Darling

Darling


Capítulo 24

Página 27 de 36

24

Turtle se despierta cuando se encienden los reflectores. Coge la escopeta de la pared, se pone unos vaqueros, una camiseta blanca y una gorra de béisbol para que el pelo no se le meta en la cara, sale de su habitación sin hacer ruido y baja la escalera. Martin está en la sala de estar con su AR-15 modificado, mirando el campo a través de la puerta de cristal corredera. Se vuelve y ve a Turtle en la escalera. Cayenne está sentada ante la chimenea vacía y sin luz, aún envuelta en sus mantas. Turtle baja. Martin se rasca la barba incipiente con el pulgar. Señala el ventanal con una mano, la pradera iluminada con el resplandor de los halógenos. Pregunta:

—¿Crees que hay algo ahí fuera?

—No —responde Turtle.

—¿No? —repite él—. Pero no lo sabes. No sabemos qué hay en ese campo. ¿O sí?

—No —conviene ella—, no lo sabemos.

Él sacude la cabeza despacio, sonriendo.

—Es un ciervo —asevera ella.

—¿No es genial? —Martin se acerca a la pared de cristal, pone la mano en ella y se apoya. Al otro lado, en el campo, se distinguen sombras retorcidas y desiguales y la luz que rebota en los tallos de la hierba—. Estamos en el límite de una incertidumbre —reflexiona—, y no solo indagamos las particularidades de este instante, sino de todos estos instantes; lo que acecha más allá de lo visible. ¿Qué hay en la hierba, ratoncito? ¿Qué hay ahí fuera?

—Nada, papi —asegura ella.

—«Nada, papi» —repite molesto, y se ríe de ella, apoyado aún en la puerta de cristal y mirando el campo a través de su propio reflejo, y desde donde está ella, da la impresión de que él está haciendo frente a esa imagen desdibujada de sí mismo, inclinado hacia delante y exhausto contra el cristal—. Este es el problema contigo, putita: crees que sabes lo que hay ahí fuera. Pero no lo sabes. Hay una tremenda pobreza en ti, una pobreza de espíritu, de imaginación, de corazón. La verdad es que, como no lo sabemos…, para nosotros hay y no hay algo en el campo. Es el intruso de Schrödinger. El mundo es rico en potencial, ratoncito, y en este momento para nosotros dos existen los dos estados: no hay nada en el campo y, al mismo tiempo, ahí fuera hay algo desconocido. Lo más probable es que sea un cabrón que está a punto de morir. Tal vez ese chico tuyo, tal vez esté ahí fuera en este preciso instante, ahí en la hierba, cagándose de miedo. Pensó que podía venir a saludarte, a socorrerte cuando tanto lo necesitas. Bien. No tendremos ni puta idea hasta que lo averigüemos. Por el momento, nada es verdad, todo es posible, y lo que tú crees no dice nada del mundo y lo dice todo de ti. Aquí trazas el rumbo de tu vida.

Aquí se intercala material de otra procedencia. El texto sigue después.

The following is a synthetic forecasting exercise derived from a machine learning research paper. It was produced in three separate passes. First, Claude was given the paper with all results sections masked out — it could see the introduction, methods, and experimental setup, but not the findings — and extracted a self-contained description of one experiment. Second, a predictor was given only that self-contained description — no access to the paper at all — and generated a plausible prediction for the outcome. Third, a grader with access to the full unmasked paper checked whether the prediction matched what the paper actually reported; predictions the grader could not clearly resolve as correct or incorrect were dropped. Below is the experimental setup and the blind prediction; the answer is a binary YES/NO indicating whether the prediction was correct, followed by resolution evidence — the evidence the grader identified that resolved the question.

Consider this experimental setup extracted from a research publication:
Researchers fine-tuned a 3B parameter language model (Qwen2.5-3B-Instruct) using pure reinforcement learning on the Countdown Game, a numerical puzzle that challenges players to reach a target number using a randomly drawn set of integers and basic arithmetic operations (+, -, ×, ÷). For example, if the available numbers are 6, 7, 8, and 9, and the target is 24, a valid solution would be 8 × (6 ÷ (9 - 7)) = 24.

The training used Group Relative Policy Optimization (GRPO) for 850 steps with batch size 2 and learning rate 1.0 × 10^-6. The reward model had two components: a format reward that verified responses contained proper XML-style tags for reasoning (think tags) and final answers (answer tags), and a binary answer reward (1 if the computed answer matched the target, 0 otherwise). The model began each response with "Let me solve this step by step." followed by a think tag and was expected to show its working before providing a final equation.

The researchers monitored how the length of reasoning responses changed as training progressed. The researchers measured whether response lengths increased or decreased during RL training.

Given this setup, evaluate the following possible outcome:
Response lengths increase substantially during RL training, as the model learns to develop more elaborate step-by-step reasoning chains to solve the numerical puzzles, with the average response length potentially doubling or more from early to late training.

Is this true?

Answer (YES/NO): NO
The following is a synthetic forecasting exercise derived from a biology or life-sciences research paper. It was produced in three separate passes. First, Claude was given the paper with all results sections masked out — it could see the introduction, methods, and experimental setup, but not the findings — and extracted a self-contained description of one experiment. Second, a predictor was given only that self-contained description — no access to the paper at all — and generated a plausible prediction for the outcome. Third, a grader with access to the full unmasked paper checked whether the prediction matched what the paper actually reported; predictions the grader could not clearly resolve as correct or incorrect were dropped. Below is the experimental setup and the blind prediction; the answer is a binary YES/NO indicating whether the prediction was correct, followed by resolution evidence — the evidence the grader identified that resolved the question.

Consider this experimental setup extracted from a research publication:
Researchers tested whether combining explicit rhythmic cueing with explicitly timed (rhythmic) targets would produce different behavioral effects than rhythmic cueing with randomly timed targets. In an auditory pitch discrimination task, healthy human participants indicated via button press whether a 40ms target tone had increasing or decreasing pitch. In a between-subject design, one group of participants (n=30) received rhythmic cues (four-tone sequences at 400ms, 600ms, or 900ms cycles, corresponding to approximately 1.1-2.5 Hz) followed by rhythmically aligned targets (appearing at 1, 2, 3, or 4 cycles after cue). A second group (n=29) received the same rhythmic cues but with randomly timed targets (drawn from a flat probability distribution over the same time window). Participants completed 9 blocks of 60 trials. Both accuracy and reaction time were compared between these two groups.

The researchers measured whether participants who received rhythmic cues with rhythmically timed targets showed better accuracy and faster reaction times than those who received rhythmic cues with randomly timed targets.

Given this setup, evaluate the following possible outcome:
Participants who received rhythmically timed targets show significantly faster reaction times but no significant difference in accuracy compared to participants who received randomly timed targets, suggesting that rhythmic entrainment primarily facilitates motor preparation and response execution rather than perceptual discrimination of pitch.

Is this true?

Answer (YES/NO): NO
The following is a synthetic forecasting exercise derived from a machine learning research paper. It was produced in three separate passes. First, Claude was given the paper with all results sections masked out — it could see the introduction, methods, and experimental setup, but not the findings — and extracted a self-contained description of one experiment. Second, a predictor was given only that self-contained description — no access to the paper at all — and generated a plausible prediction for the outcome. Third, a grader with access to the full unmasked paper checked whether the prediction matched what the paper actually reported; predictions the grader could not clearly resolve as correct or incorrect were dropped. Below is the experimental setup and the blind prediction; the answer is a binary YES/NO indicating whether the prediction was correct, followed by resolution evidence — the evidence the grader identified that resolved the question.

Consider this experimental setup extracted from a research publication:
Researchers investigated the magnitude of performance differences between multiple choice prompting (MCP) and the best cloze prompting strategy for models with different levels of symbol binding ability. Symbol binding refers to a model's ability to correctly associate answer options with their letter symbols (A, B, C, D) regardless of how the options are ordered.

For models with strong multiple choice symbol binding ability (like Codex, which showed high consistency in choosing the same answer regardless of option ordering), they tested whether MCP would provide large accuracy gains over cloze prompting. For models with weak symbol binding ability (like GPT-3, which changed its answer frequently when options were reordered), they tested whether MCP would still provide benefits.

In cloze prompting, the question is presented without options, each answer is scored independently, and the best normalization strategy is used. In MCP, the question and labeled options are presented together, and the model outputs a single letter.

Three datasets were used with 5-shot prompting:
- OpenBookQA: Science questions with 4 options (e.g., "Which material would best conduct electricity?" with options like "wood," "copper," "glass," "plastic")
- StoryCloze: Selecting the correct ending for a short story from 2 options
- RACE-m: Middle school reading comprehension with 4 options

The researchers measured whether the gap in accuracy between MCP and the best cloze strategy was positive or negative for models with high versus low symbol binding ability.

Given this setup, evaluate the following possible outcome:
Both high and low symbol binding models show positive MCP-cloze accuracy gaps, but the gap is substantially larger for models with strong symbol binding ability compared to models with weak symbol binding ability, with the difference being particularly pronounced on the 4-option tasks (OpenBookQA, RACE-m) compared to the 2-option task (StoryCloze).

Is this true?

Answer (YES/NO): NO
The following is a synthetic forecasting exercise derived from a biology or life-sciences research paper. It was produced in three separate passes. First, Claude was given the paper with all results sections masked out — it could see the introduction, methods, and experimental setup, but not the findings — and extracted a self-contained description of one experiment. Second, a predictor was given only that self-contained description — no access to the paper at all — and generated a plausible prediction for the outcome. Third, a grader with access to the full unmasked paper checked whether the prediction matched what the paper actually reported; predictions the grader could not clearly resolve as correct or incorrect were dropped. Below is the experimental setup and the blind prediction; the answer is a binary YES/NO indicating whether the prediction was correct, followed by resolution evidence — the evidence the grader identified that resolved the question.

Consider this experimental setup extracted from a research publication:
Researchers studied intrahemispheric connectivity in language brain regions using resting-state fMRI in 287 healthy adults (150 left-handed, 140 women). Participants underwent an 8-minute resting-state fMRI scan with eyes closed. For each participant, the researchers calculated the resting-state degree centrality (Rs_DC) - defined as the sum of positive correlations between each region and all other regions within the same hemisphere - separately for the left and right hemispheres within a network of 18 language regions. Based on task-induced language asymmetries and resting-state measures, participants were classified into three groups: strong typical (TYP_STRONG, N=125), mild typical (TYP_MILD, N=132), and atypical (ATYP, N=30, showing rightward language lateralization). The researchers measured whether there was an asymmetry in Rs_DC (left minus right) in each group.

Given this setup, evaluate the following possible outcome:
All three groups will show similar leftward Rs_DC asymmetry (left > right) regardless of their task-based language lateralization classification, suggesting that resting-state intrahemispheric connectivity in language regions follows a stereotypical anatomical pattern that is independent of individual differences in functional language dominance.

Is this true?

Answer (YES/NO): NO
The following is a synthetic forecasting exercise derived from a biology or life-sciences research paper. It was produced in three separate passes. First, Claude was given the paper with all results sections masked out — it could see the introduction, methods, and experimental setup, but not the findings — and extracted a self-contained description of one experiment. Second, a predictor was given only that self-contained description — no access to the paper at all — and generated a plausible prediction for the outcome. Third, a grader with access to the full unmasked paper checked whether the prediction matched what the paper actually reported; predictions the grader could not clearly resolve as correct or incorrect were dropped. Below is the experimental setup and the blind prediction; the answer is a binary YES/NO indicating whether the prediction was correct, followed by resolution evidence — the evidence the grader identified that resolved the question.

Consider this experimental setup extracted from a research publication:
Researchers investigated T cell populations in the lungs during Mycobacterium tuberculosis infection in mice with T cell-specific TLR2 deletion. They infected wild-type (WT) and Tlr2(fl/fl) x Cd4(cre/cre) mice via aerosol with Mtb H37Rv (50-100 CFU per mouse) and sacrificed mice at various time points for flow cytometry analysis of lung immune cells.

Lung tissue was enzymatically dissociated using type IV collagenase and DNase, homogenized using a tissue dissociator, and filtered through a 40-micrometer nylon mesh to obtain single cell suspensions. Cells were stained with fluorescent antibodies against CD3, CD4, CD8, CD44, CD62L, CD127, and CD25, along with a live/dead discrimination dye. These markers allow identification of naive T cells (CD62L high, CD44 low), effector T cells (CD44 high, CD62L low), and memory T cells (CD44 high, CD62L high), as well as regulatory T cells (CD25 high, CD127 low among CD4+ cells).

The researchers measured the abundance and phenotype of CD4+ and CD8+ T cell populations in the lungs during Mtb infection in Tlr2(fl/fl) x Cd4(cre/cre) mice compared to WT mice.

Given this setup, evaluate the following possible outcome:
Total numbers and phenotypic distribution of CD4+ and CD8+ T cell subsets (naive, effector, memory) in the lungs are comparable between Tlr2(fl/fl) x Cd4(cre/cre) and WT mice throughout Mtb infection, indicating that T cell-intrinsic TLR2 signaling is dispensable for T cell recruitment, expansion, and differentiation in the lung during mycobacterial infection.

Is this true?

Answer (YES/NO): NO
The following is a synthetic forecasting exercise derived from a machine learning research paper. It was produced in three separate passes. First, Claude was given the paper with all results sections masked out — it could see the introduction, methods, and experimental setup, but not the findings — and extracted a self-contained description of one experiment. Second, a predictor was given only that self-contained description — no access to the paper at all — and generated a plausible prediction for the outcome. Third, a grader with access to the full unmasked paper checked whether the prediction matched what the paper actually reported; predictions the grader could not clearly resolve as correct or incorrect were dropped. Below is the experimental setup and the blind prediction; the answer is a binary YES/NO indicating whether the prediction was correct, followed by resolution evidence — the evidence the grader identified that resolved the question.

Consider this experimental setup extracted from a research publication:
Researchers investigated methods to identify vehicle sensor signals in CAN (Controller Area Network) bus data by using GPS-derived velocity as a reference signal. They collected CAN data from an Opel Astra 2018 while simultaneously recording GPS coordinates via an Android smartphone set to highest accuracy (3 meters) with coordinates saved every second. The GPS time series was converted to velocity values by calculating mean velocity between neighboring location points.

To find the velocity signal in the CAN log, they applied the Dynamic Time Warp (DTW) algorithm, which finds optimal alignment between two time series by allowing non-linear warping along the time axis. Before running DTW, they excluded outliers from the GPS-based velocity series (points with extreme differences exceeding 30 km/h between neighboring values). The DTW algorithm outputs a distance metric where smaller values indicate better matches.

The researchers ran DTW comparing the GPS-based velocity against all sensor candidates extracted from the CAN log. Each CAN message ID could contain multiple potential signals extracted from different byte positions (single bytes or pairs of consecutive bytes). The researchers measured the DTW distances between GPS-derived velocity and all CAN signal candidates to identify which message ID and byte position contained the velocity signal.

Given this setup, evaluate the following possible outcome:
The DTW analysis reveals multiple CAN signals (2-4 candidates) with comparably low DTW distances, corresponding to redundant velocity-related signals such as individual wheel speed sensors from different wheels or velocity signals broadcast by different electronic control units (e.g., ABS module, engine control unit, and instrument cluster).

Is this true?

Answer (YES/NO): NO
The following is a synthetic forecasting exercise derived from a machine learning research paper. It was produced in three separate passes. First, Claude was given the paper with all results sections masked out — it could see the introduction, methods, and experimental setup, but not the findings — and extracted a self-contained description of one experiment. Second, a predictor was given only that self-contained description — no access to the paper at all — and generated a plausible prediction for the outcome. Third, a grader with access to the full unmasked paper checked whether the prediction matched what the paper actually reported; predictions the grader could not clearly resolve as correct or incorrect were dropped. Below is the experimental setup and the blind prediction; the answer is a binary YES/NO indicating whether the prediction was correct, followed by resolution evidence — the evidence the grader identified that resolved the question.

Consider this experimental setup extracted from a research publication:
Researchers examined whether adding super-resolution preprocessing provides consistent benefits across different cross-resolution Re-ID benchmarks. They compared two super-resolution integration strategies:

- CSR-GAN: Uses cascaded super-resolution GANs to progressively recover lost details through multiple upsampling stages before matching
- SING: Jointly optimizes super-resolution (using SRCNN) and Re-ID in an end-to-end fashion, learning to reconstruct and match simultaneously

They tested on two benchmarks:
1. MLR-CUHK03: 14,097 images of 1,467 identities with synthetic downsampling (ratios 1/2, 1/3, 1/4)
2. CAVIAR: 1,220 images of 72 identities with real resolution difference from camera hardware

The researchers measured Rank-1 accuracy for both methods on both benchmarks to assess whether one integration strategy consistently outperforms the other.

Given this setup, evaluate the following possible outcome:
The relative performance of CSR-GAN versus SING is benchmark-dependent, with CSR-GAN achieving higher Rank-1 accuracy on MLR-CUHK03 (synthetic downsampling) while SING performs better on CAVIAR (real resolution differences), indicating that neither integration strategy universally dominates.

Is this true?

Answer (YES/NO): NO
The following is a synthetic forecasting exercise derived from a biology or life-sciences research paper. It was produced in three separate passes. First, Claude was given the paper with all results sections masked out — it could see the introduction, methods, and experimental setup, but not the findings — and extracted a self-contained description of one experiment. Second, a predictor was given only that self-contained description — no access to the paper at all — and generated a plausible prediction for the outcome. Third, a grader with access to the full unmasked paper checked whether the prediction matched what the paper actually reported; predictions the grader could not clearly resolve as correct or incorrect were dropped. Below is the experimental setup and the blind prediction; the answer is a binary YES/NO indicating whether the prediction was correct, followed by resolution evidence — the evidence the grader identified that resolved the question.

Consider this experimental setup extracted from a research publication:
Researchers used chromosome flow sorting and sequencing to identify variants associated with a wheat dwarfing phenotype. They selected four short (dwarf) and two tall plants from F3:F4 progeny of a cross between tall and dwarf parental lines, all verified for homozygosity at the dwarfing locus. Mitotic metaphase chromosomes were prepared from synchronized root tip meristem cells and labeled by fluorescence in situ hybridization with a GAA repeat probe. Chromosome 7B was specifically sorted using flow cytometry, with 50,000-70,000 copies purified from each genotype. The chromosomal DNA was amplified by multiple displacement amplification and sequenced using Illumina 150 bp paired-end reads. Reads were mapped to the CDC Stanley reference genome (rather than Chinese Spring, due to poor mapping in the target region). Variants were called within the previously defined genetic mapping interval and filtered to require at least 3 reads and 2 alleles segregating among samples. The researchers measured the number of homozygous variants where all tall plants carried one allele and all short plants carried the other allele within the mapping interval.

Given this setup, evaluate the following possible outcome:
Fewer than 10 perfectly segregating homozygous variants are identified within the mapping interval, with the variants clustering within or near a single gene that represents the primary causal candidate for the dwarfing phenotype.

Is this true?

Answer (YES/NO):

Turtle se acerca a la ventana. Padre e hija, uno junto al otro, frente a su reflejo doble y parcial. Al otro lado, los reflectores iluminan la hierba, un entramado de sombras y tallos dorados entremezclados. Sí parece haber un potencial de fertilidad al otro lado de la ventana. Turtle nota el test de embarazo contra el muslo, aún en su embalaje.

Las luces se apagan. Él le revuelve el pelo. Sin decir palabra, se va. Turtle no ve nada excepto su aliento empañando el cristal que tiene delante. Abre la puerta y sale al porche frío y húmedo, se acerca a la baranda y aspira el aroma del campo, escucha el movimiento de la hierba, los suspiros suaves y lejanos del océano. La noche se le antoja despojada de todo. Casi confía, con una suerte de amargura, en que llegue algo. Pide que sea así, lo desea.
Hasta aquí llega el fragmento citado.